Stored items
----------------------------------------
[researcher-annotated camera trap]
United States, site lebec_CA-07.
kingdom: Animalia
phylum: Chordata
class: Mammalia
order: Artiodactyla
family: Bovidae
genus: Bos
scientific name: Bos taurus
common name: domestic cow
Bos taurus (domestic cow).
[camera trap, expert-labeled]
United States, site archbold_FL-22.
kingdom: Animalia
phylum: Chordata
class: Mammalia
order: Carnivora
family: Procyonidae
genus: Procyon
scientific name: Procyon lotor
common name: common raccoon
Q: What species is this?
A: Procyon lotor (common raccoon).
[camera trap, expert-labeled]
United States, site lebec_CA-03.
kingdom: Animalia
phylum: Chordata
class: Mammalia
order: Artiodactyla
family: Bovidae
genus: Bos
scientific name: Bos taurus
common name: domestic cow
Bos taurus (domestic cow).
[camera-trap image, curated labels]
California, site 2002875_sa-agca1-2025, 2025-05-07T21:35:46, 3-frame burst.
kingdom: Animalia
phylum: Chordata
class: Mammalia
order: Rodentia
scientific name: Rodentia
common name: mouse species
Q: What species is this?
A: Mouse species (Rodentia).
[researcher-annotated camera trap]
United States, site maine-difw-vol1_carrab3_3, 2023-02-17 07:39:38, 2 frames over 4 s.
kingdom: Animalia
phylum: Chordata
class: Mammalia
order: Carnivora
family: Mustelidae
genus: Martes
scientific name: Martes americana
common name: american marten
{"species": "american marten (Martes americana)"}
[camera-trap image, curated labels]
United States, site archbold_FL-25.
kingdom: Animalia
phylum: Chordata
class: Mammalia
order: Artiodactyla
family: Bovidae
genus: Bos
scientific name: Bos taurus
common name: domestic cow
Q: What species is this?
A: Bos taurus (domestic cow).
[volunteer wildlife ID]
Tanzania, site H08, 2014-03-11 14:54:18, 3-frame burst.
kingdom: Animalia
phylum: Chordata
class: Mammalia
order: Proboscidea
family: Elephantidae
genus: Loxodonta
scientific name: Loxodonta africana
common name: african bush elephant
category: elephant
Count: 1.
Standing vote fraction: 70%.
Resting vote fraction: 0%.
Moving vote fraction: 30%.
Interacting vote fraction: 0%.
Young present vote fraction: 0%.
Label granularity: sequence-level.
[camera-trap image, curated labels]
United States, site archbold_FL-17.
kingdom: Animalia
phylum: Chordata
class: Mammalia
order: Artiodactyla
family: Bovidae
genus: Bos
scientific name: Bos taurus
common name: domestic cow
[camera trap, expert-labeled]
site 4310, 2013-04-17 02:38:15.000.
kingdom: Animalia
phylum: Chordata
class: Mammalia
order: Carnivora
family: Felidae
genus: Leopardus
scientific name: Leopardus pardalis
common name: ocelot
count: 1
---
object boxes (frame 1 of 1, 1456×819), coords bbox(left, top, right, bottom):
----------------------------------------
GOAL OF THE EXERCISE:
Copy all of the data. Keep every word exactly as it is.

ANSWER AREA:
[researcher-annotated camera trap]
United States, site lebec_CA-07.
kingdom: Animalia
phylum: Chordata
class: Mammalia
order: Artiodactyla
family: Bovidae
genus: Bos
scientific name: Bos taurus
common name: domestic cow
Bos taurus (domestic cow).
[camera trap, expert-labeled]
United States, site archbold_FL-22.
kingdom: Animalia
phylum: Chordata
class: Mammalia
order: Carnivora
family: Procyonidae
genus: Procyon
scientific name: Procyon lotor
common name: common raccoon
Q: What species is this?
A: Procyon lotor (common raccoon).
[camera trap, expert-labeled]
United States, site lebec_CA-03.
kingdom: Animalia
phylum: Chordata
class: Mammalia
order: Artiodactyla
family: Bovidae
genus: Bos
scientific name: Bos taurus
common name: domestic cow
Bos taurus (domestic cow).
[camera-trap image, curated labels]
California, site 2002875_sa-agca1-2025, 2025-05-07T21:35:46, 3-frame burst.
kingdom: Animalia
phylum: Chordata
class: Mammalia
order: Rodentia
scientific name: Rodentia
common name: mouse species
Q: What species is this?
A: Mouse species (Rodentia).
[researcher-annotated camera trap]
United States, site maine-difw-vol1_carrab3_3, 2023-02-17 07:39:38, 2 frames over 4 s.
kingdom: Animalia
phylum: Chordata
class: Mammalia
order: Carnivora
family: Mustelidae
genus: Martes
scientific name: Martes americana
common name: american marten
{"species": "american marten (Martes americana)"}
[camera-trap image, curated labels]
United States, site archbold_FL-25.
kingdom: Animalia
phylum: Chordata
class: Mammalia
order: Artiodactyla
family: Bovidae
genus: Bos
scientific name: Bos taurus
common name: domestic cow
Q: What species is this?
A: Bos taurus (domestic cow).
[volunteer wildlife ID]
Tanzania, site H08, 2014-03-11 14:54:18, 3-frame burst.
kingdom: Animalia
phylum: Chordata
class: Mammalia
order: Proboscidea
family: Elephantidae
genus: Loxodonta
scientific name: Loxodonta africana
common name: african bush elephant
category: elephant
Count: 1.
Standing vote fraction: 70%.
Resting vote fraction: 0%.
Moving vote fraction: 30%.
Interacting vote fraction: 0%.
Young present vote fraction: 0%.
Label granularity: sequence-level.
[camera-trap image, curated labels]
United States, site archbold_FL-17.
kingdom: Animalia
phylum: Chordata
class: Mammalia
order: Artiodactyla
family: Bovidae
genus: Bos
scientific name: Bos taurus
common name: domestic cow
[camera trap, expert-labeled]
site 4310, 2013-04-17 02:38:15.000.
kingdom: Animalia
phylum: Chordata
class: Mammalia
order: Carnivora
family: Felidae
genus: Leopardus
scientific name: Leopardus pardalis
common name: ocelot
count: 1
---
object boxes (frame 1 of 1, 1456×819), coords bbox(left, top, right, bottom):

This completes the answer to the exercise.